Victoria is home to several roadside attractions.
Not all big roadside attractions are large. Miniature World has 85 dioramas that have been a popular destination since the 70s.
In 1980, Terry Fox, who lost a leg to cancer, set out on a cross-Canada run that was to end in Victoria. Unfortunately, he succumbed to cancer before reaching the finish and is still seen as a hero. The statue stands in the place where his run was supposed to end.
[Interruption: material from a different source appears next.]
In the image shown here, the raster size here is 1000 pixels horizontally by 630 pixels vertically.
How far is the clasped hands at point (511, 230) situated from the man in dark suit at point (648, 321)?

A statue of Emily Carr with a dog and monkey stands near the Empress Hotel. She grew up in the area and, like many artists, was most successful after her death. Her paintings are now worth millions of dollars.
Mile Zero, the official starting point of the Trans-Canada Highway, is located in Victoria. The Trans-Canada Highway is the world’s longest highway and is 4,860 miles long.
100 Mile House has several oversize roadside attractions including, 40-foot cross-country skis with poles, a flywheel, a gang saw, and a logging arch.
Prince George has a 27-foot-tall statue of Mr. Prince George, who was also on a postage stamp in 2009. This version of Mr. P.G. was built in 1983 to replace the original from 1960, which was a tribute to the lumber industry. The 1983 Mr. P.G. is 13 feet shorter than the 1960 version.
Mr. P.G.’s body and arms are made from simulated wood; his head is round and cartoony, and he has a log for a nose. He is wearing a hard hat and holding a Canadian flag.
Frank Ney, who was mayor of Nanaimo for 20 years, dressed as a pirate in the 1960s to promote lots his real estate company was selling on an island. In 1967 he dressed up as a pirate again for the bathtub race, and the pirate costume eventually became part of his everyday wardrobe. A statue of Frank was built in 1994, 2 years after his death, and the town threw him a party for what would have been his 100th birthday in 2018.
The world’s largest hockey stick and puck i were created for Expo 86 in Vancouver and are attached to the Cowichan Community Centre in Duncan. When the hockey stick was installed, it was too long, and hundreds of locals brought their tools to make it fit.
Coquitlam is home to the Riverview Hospital, a functioning psychiatric hospital until 2010 and is one of the most popular film locations in the country.
Riverview was meant to be both a psychiatric hospital and a botanical garden, which was relocated to the University of British Columbia. There is an arboretum of more than 1900 trees, and the property is home to wildlife like bobcats, black-tailed deer, coyotes, black bears, and 80 bird species.
The West Lawn Pavillion opened in 1913 to treat male patients and was closed in 1983. It is the most photographed and visited part of the property.
The haunting interiors and beautiful scenery make the Riverview Hospital a sought-after film location, and it has been used in many productions, including the X-Files, Saw, Along Came a Spider, Romeo Must Die, Watchmen, Fringe, Smallville Dark Angel, and Supernatural.
There are many other places to visit and attractions to see.